Su Marte, l’atmosfera è composta da quasi il 96% di anidride carbonica, apparentemente ideale per un dispositivo di fotosintesi artificiale. Ma l’intensità della luce sul pianeta rosso è più debole che sulla Terra a causa della maggiore distanza dal Sole.

Quindi questo rappresenterebbe un problema? hanno effettivamente calcolato l’intensità della luce solare disponibile su Marte. Hanno dimostrato che possiamo effettivamente utilizzare questi dispositivi lì, sebbene gli specchi solari diventino ancora più importanti.

La produzione efficiente e affidabile di ossigeno e altri prodotti chimici, nonché il riciclaggio dell’anidride carbonica a bordo di veicoli spaziali e negli habitat, è una sfida tremenda che dobbiamo affrontare per le missioni spaziali a lungo termine.

I sistemi di elettrolisi esistenti, funzionanti ad alte temperature, richiedono una notevole quantità di energia in ingresso. E i dispositivi per convertire l’anidride carbonica in ossigeno su Marte sono ancora agli inizi, siano essi basati sulla fotosintesi o meno.

Sono quindi necessari diversi anni di intensa ricerca per poter utilizzare questa tecnologia nello spazio. Copiare i bit essenziali dalla fotosintesi della natura potrebbe darci dei vantaggi, aiutandoci a realizzarli in un futuro non troppo lontano.

Utilizzare nello spazio e sulla Terra

I ritorni sarebbero enormi. Ad esempio, potremmo effettivamente creare atmosfere artificiali nello spazio e produrre sostanze chimiche di cui abbiamo bisogno in missioni a lungo termine, come fertilizzanti, polimeri o prodotti farmaceutici.

Inoltre, le intuizioni che otteniamo dalla progettazione e dalla fabbricazione di questi dispositivi potrebbero aiutarci ad affrontare la sfida dell’energia verde sulla Terra.

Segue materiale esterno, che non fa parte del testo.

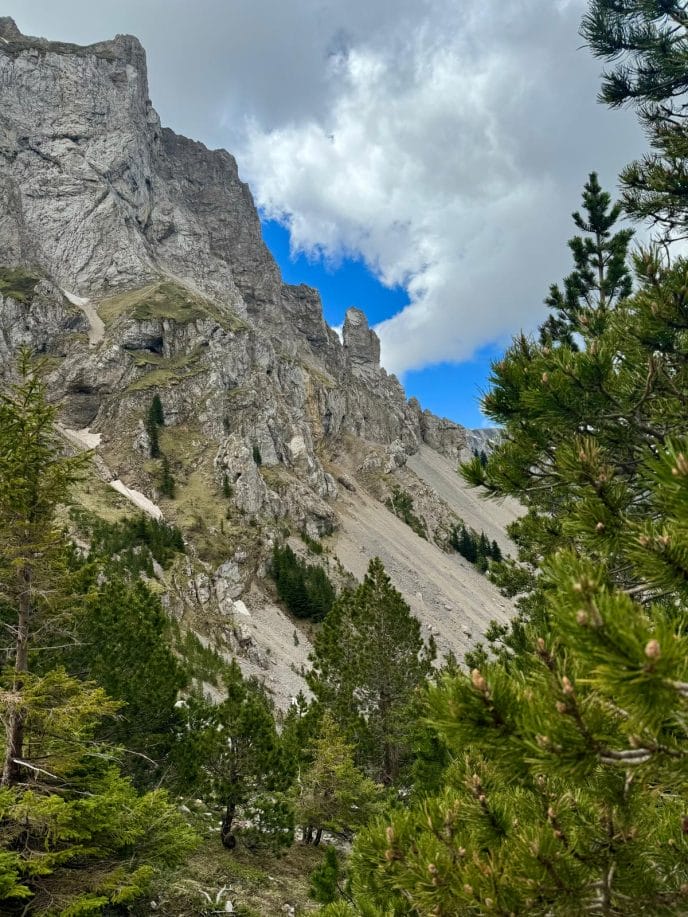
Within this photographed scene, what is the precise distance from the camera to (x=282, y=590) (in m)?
51.8

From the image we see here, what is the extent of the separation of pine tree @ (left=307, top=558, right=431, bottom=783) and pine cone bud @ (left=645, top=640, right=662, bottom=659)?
59.2 feet

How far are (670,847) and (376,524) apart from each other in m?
84.0

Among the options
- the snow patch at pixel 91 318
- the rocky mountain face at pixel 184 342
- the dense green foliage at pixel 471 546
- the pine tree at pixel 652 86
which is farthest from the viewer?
the dense green foliage at pixel 471 546

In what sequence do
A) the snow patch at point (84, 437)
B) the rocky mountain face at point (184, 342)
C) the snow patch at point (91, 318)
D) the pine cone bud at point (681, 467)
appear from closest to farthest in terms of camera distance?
the pine cone bud at point (681, 467), the rocky mountain face at point (184, 342), the snow patch at point (84, 437), the snow patch at point (91, 318)

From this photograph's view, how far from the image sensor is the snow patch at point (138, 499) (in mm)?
56944

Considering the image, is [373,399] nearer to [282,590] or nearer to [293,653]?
[282,590]

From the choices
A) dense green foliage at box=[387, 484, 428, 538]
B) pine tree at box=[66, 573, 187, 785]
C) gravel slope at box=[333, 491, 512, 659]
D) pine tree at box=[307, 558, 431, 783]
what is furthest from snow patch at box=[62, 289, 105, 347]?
pine tree at box=[66, 573, 187, 785]

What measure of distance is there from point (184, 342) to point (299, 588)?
178 feet

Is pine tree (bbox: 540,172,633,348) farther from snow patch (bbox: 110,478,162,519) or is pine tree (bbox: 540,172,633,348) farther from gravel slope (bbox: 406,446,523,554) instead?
gravel slope (bbox: 406,446,523,554)

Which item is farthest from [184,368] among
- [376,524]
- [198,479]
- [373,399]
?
[373,399]

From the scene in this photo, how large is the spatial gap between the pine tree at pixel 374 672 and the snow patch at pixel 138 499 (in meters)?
40.3

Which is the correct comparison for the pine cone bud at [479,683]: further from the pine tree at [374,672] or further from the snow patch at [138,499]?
the snow patch at [138,499]

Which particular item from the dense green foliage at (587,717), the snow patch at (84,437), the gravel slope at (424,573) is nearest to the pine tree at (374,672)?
the dense green foliage at (587,717)

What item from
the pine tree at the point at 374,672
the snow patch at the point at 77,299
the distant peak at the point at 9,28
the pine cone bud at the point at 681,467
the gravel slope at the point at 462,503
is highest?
the distant peak at the point at 9,28
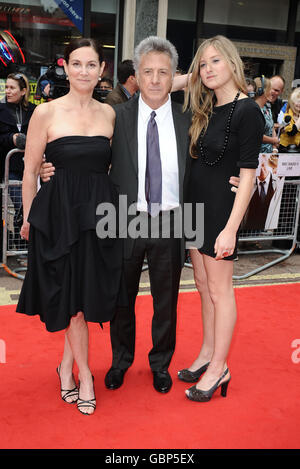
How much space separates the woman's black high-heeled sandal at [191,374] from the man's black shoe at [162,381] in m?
0.11

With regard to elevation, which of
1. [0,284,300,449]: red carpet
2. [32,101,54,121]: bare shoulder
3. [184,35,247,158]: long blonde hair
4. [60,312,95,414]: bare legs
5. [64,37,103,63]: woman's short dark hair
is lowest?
[0,284,300,449]: red carpet

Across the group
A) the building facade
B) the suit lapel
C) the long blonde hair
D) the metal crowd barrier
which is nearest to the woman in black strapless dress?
the suit lapel

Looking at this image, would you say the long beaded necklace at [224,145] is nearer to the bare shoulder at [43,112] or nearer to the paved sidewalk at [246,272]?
the bare shoulder at [43,112]

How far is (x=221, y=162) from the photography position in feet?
9.27

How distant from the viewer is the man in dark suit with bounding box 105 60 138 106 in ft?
17.5

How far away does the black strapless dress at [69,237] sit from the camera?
107 inches

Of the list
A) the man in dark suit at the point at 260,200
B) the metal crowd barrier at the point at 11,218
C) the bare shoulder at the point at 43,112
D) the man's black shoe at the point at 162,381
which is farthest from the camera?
the man in dark suit at the point at 260,200

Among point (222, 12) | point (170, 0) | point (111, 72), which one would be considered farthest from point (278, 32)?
point (111, 72)

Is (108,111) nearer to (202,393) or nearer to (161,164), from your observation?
(161,164)

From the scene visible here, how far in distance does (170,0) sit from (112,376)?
8204 millimetres

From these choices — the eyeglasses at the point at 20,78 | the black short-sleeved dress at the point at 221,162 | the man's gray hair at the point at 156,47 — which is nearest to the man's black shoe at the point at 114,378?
the black short-sleeved dress at the point at 221,162

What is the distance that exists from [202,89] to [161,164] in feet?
1.59

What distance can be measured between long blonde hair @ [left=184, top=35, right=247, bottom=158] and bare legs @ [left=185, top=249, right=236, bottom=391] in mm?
662

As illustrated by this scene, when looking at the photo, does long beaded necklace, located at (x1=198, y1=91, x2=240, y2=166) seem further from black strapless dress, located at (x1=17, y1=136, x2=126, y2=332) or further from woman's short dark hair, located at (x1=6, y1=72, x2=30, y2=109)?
woman's short dark hair, located at (x1=6, y1=72, x2=30, y2=109)
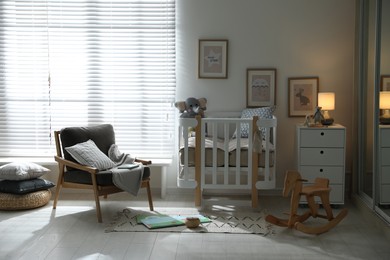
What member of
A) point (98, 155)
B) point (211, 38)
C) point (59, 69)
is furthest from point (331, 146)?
point (59, 69)

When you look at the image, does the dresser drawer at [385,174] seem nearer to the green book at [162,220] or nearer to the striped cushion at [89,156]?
the green book at [162,220]

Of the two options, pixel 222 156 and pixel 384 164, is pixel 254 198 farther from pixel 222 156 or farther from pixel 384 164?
pixel 384 164

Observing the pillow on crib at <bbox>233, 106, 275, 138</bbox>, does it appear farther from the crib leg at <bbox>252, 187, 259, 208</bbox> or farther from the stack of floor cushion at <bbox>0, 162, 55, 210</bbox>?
the stack of floor cushion at <bbox>0, 162, 55, 210</bbox>

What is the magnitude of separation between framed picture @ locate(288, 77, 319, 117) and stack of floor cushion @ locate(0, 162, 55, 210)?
2438 mm

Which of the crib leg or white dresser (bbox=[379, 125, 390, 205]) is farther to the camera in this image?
the crib leg

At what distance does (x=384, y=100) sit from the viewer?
165 inches

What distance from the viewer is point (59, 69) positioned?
5.58 metres

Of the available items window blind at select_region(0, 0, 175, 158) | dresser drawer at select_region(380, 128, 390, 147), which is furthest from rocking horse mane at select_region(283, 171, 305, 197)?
window blind at select_region(0, 0, 175, 158)

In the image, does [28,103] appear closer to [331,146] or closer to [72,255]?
[72,255]

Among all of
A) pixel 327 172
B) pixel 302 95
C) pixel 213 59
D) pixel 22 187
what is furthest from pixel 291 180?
pixel 22 187

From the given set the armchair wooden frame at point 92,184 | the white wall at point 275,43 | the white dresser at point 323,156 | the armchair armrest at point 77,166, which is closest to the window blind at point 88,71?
the white wall at point 275,43

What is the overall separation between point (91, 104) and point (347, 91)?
254cm

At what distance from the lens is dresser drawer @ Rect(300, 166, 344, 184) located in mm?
4938

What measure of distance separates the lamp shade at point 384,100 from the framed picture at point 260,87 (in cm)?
138
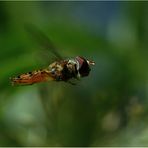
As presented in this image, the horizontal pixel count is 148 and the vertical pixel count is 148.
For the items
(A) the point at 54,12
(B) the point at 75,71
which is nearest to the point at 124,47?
(A) the point at 54,12

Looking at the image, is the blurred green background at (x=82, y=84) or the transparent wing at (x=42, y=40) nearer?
the transparent wing at (x=42, y=40)

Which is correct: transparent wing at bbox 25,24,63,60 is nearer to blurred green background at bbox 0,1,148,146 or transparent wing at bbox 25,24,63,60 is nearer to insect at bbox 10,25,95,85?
insect at bbox 10,25,95,85

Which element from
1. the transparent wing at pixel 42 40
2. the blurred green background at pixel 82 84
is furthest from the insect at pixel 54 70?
the blurred green background at pixel 82 84

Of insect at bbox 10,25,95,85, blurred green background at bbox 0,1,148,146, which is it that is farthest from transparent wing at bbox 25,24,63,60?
blurred green background at bbox 0,1,148,146

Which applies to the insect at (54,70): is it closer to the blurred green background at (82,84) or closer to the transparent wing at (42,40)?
the transparent wing at (42,40)

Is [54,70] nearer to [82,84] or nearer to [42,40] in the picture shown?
[42,40]

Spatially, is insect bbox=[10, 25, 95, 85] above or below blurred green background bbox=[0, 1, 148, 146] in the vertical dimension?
below
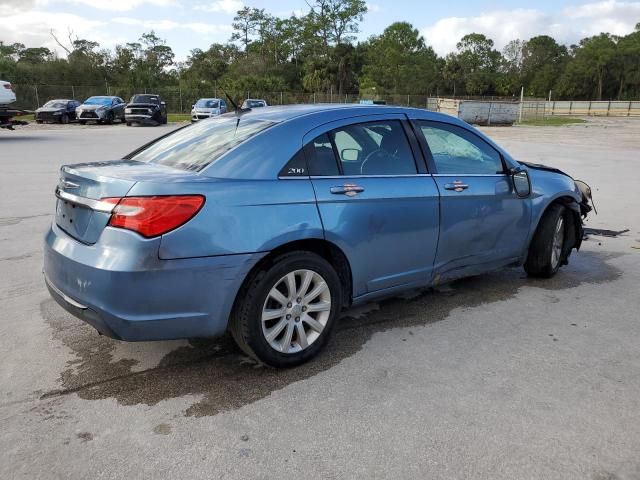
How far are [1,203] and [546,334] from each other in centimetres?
779

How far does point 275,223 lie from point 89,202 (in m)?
1.04

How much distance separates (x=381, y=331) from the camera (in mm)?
4105

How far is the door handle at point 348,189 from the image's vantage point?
11.6 feet

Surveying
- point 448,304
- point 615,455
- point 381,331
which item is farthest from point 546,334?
point 615,455

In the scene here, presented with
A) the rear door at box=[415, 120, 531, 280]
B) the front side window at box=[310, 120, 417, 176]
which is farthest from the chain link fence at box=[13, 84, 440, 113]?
the front side window at box=[310, 120, 417, 176]

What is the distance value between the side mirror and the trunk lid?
2.86 meters

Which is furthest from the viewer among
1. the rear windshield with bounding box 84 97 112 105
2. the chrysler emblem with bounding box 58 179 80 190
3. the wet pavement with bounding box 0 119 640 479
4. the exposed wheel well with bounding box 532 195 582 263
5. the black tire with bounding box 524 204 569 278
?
the rear windshield with bounding box 84 97 112 105

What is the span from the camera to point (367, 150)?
154 inches

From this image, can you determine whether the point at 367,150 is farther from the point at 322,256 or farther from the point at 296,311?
the point at 296,311

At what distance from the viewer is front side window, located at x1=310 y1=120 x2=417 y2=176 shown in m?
3.62

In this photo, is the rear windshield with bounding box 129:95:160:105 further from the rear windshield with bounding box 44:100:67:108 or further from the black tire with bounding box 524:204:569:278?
the black tire with bounding box 524:204:569:278

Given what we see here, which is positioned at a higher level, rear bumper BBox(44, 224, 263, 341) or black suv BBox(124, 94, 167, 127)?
black suv BBox(124, 94, 167, 127)

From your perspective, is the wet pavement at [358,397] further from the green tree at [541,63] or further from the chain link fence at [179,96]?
the green tree at [541,63]

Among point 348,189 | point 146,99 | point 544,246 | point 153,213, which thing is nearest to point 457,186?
point 348,189
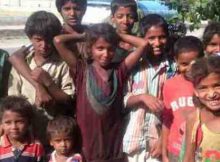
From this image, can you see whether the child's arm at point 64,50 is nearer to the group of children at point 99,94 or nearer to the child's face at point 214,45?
the group of children at point 99,94

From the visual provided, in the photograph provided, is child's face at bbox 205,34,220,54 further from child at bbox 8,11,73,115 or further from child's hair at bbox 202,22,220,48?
child at bbox 8,11,73,115

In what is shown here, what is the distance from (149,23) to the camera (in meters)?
3.97

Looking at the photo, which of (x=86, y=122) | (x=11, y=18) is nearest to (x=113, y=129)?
(x=86, y=122)

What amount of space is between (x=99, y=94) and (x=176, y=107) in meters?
0.54

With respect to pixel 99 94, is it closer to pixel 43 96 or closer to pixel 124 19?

Siamo abbastanza fortunati da avere piante e alghe per produrre ossigeno. Ma i dispositivi di fotosintesi artificiale potrebbero essere usati per produrre idrogeno o carburanti a base di carbonio (invece degli zuccheri), aprendo una via verde per la produzione di sostanze chimiche ricche di energia che possiamo immagazzinare e utilizzare nei trasporti.

L’esplorazione dello spazio e la nostra futura economia energetica hanno un obiettivo a lungo termine molto simile: la sostenibilità. I dispositivi di fotosintesi artificiale potrebbero diventare una parte fondamentale della sua realizzazione.